Acting Quality (2 points)

Surprisingly, Ashley Bratcher is a bright spot in this cast, which suggests her performance in Princess Cut was heavily controlled by the creators of that film. While the supporting cast might have been interesting, it’s hard to tell due to the famine of lines and dialogue in this film. Even still, the casting and acting are mostly good without many glaring errors…it’s just basically unfinished and left wanting, like the overall feel of this movie.

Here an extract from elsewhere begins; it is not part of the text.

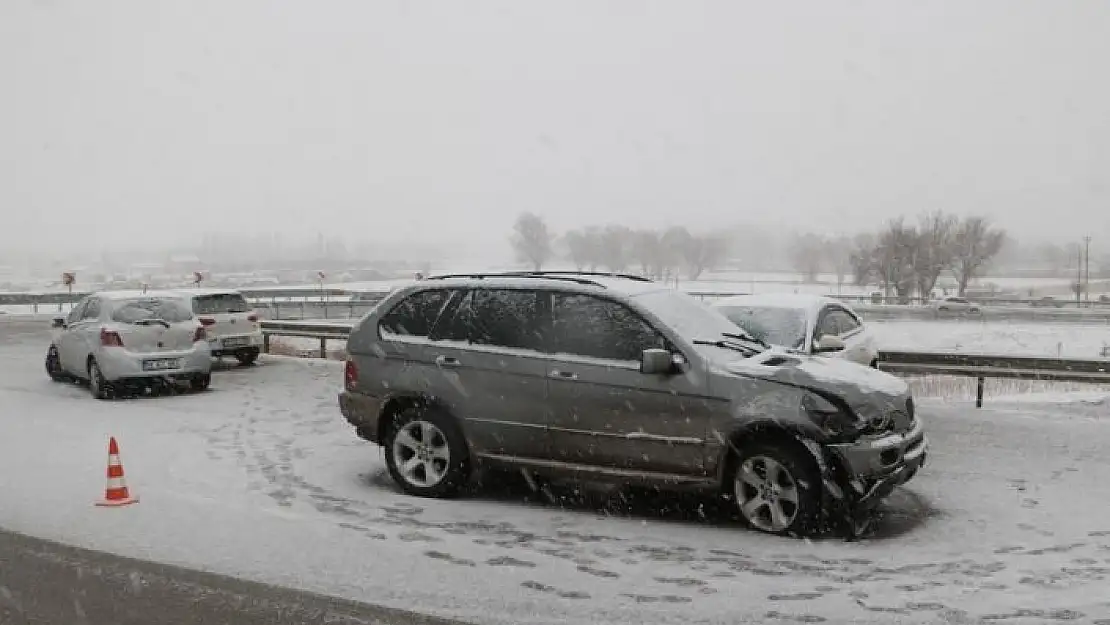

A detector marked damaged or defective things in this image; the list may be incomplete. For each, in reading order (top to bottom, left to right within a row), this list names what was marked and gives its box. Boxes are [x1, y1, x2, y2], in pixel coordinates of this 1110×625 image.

There’s absolutely no doubt that Abby Johnson and David Bereit played integral roles in bringing the pro-life movement out of the dark ages through prayer and expert leadership, and Abby’s story is an amazing one that deserved a movie of its own. However, PureFlix’s treatment of the story doesn’t do it any justice. Moreover, Unplanned, in a way, represents the current state of the pro-life movement: lots of well-meaning people who want to do the right thing, along with a collection of more influential people who believe that ‘gotcha’ talking points and graphic displays of the evils of abortion will change things. The early marketing for this film proclaimed it to be (another) death knell for the corrupt Planned Parenthood, yet we beg to differ. Any success the pro-life movement will find moving forward is by both listening to and telling actual stories of real people, not by falling into the trap of unleashing smoking guns that will ‘sink’ your opposition. There was a massive opportunity to tell a real story in Unplanned that could actually reach people, but once again, PureFlix proves that they can’t tell stories properly because this requires actually knowing people. Unfortunately, while the gory moments of this film can be powerful if packaged properly, when they are separated from an emotional connection with the characters, they can re-traumatize those who have been hurt by abortion, which doesn’t win any ‘converts.’